I'm not a hardcore geek and dont keep up with such things. Are you saying that Linux for Apples is more than just a hobby now?
 
Nov 11, 2004
10,855
0
0
Originally posted by: shortylickens
Originally posted by: travers
x86? Well the Dothan and Banias actually convert it into micro-opts. That is probably the most intresting flavor or x86. Don't forget i386, i586, i686, x86_64... Anyhow, since Intel and AMD are now more intrested in fitting more cores in a chip, rather than improving the performance of a single core, like they have done in the past, x86 is here to stay for awhile. ppc is a fun arch, of which none other than Linus Torvalds is working on right now. (He got bored of x86 and he's a whore for his shiny G5.)

I'm not a hardcore geek and dont keep up with such things. Are you saying that Linux for Apples is more than just a hobby now?


Hehe. Unfortunately, for us normal people (or hardcore gamers depending on how you look at it) dual-core won't be a major improvement.
 

Fox5

Diamond Member
Jan 31, 2005
5,957
7
81

But current processors are no longer really CISC or RISC. Especially since current x86 processors have RISC backends. I'd heard the term FISC used to describe current architectures.(F = Fat)

I believe the motorola 68000 was a RISC processor, yet was in many ways more complicated and unwieldy to produce than many CISC processors.

It's really more x86 instruction set, versus more modern instruction sets.
 

travers

Junior Member
Apr 1, 2005
4
0
0
Yeah, dual core is going to suck for games, at first. Then we will have games with parallelization support. Say that you don't have one of those shiny PPU's, right, and you're playing like Half Life 2 and it slows way down cuz it has to do some physics calculations. One core could handle the physics while the other does everything else, so your framerate stays up and nothing bogs down exept those barrels you just blew up. Or, instead of mult-threaded games, there could be MPI support, so you could essentially run the game on two dies at once=you will use the speed of both dies, not just one.

__Data extract__.
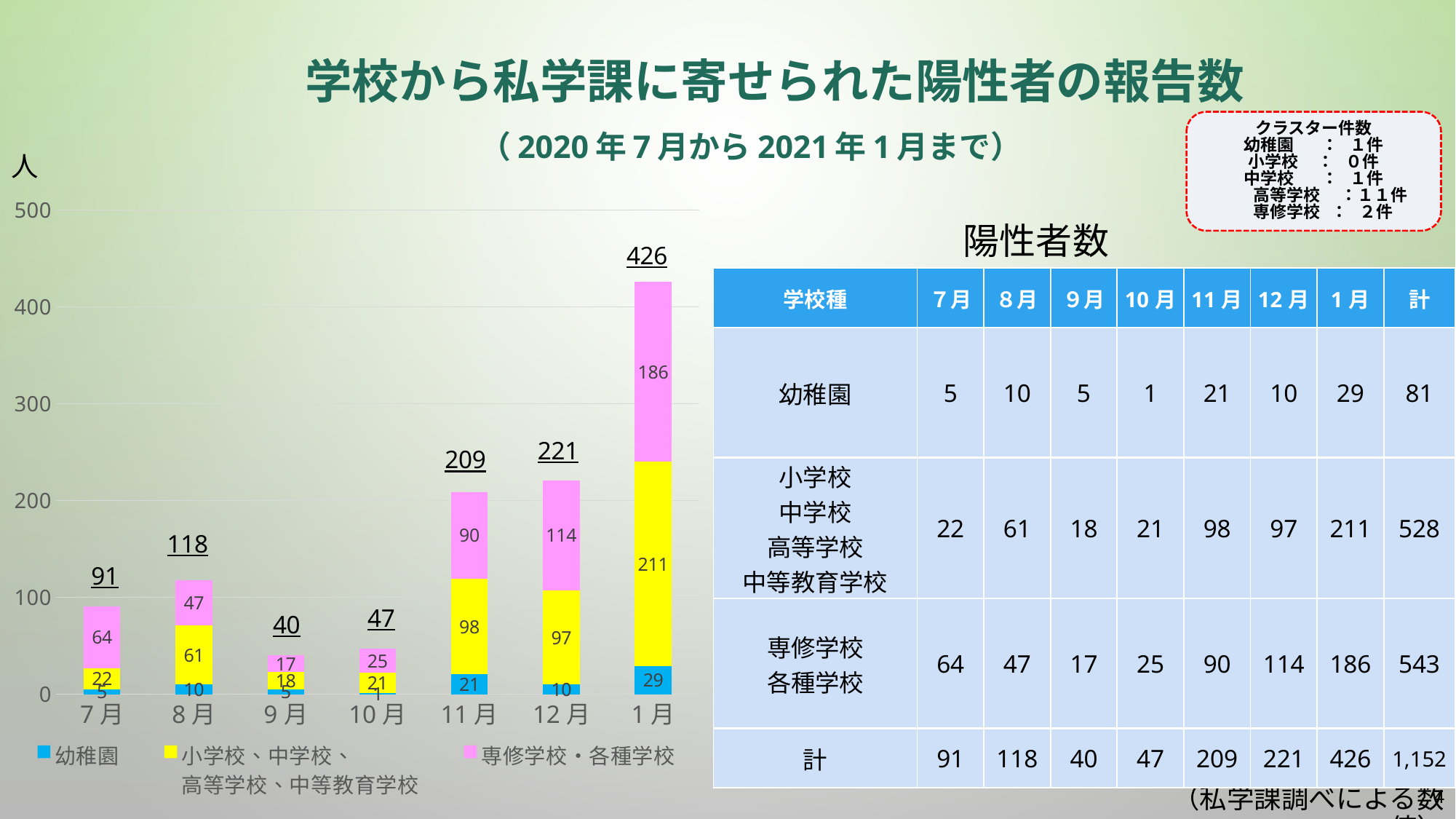
Which is larger, the 専修学校・各種学校 value in 12月 or in 11月? 12月 What is the value for 幼稚園 in 1月? 29 How many series does the chart legend list? 3 What is the value for 専修学校・各種学校 in 11月? 90 What is the value for 小学校、中学校、高等学校、中等教育学校 in 8月? 61 Which month has the lowest total bar? 9月 What is the total value labeled above the bar for 1月? 426 What type of chart is shown on the slide? stacked bar chart How many months are plotted on the x axis of the chart? 7 Which month has the highest total bar? 1月 What is the difference between the total for 12月 and the total for 11月? 12 Is the total bar for 1月 greater or less than 400? greater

__Instructions__.
1/ In the processor thread, why is x86 expected to stay around for a while? Answer in one to three sentences.
2/ Write out word for word the part of the processor thread starting at "Diamond Member" and ending at "many CISC processors.".

__Answers below__.
1/ Intel and AMD are now more interested in fitting more cores into a chip than in improving the performance of a single core, as they did in the past.

2/
Diamond Member
Jan 31, 2005
5,957
7
81

But current processors are no longer really CISC or RISC. Especially since current x86 processors have RISC backends. I'd heard the term FISC used to describe current architectures.(F = Fat)

I believe the motorola 68000 was a RISC processor, yet was in many ways more complicated and unwieldy to produce than many CISC processors.